Given a string paragraph and a string array of the banned words banned, return the most frequent word that is not banned. It is guaranteed there is at least one word that is not banned, and that the answer is unique.

The words in paragraph are case-insensitive and the answer should be returned in lowercase.

Example 1:

Input: paragraph = "Bob hit a ball, the hit BALL flew far after it was hit.", banned = ["hit"]
Output: "ball"
Explanation: 
"hit" occurs 3 times, but it is a banned word.
"ball" occurs twice (and no other word does), so it is the most frequent non-banned word in the paragraph. 
Note that words in the paragraph are not case sensitive,
that punctuation is ignored (even if adjacent to words, such as "ball,"), 
and that "hit" isn't the answer even though it occurs more because it is banned.

Example 2:

Input: paragraph = "a.", banned = []
Output: "a"

Constraints:

1 <= paragraph.length <= 1000
paragraph consists of English letters, space ' ', or one of the symbols: "!?',;.".
0 <= banned.length <= 100
1 <= banned[i].length <= 10
banned[i] consists of only lowercase English letters.

My code

class Solution:
    def mostCommonWord(self, paragraph: str, banned: List[str]) -> str:
        string = re.sub("\!|\'|\?|\,|\;|\.|\""," ",paragraph)
        list=string.lower().split()
        
        list = [elt for elt in list if elt not in banned]
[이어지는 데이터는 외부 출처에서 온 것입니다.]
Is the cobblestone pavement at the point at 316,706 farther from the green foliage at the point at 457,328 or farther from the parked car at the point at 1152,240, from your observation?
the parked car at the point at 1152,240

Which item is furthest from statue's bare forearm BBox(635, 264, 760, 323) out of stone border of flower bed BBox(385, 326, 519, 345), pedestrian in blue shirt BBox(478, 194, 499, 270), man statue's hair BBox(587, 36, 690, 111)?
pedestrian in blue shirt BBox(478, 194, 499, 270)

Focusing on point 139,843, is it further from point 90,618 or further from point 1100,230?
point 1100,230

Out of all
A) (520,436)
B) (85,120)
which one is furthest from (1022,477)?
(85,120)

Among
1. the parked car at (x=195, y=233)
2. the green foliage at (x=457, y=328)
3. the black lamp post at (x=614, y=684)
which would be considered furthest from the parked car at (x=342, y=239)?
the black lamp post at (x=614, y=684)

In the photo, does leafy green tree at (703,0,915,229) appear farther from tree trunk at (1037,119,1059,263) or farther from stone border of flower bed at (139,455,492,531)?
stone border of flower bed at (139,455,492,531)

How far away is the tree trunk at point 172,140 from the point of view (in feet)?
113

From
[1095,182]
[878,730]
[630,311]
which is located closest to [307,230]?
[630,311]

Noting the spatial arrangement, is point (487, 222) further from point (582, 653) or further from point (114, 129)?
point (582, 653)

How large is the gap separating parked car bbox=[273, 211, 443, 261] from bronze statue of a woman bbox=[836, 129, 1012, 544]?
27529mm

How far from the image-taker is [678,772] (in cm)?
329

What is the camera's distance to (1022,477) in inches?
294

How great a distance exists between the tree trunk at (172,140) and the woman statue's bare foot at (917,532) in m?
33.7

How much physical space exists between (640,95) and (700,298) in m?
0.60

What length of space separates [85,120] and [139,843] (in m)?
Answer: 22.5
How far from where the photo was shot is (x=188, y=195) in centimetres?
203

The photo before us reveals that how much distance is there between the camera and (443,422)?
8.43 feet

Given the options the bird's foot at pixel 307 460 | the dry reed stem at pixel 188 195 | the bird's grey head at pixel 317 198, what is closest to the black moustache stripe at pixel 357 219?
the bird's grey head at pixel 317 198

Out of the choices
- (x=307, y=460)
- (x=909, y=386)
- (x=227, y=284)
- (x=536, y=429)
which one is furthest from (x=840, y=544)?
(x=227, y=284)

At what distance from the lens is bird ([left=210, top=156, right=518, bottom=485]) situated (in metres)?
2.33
        temp = [wrd for wrd in list]
        res = mode(temp)
        return res

Review

접근 방향

1. 특수문자가 문제에 지정되어 있어서 걔네들만 제거
2. .lower()를 맨 마지막에 출력하면서 사용하려고 했더니 그렇게 되면 앞에 중복에서 인식을 못해줘서 앞으로 이동
3. string 에서는 abcd라는 한 단어를 인식하지 못해서 banned=['abc']이면 abcd에 abc를 잘라먹음 -> 리스트로 변경
4. banned안에 있는 단어들 제거
5. 중복 제일 높은 단어 출력

다른 의견

1. banned안에 특수문자 넣기
2. max -> 딕셔너리로 구하기
3. banned단어 제거를 하고 빈도수 높은 친구 출력. (빈도수 높은 애를 뽑고 banned에 있는지 확인 후 다시 출력이 더 빨랐을까요?)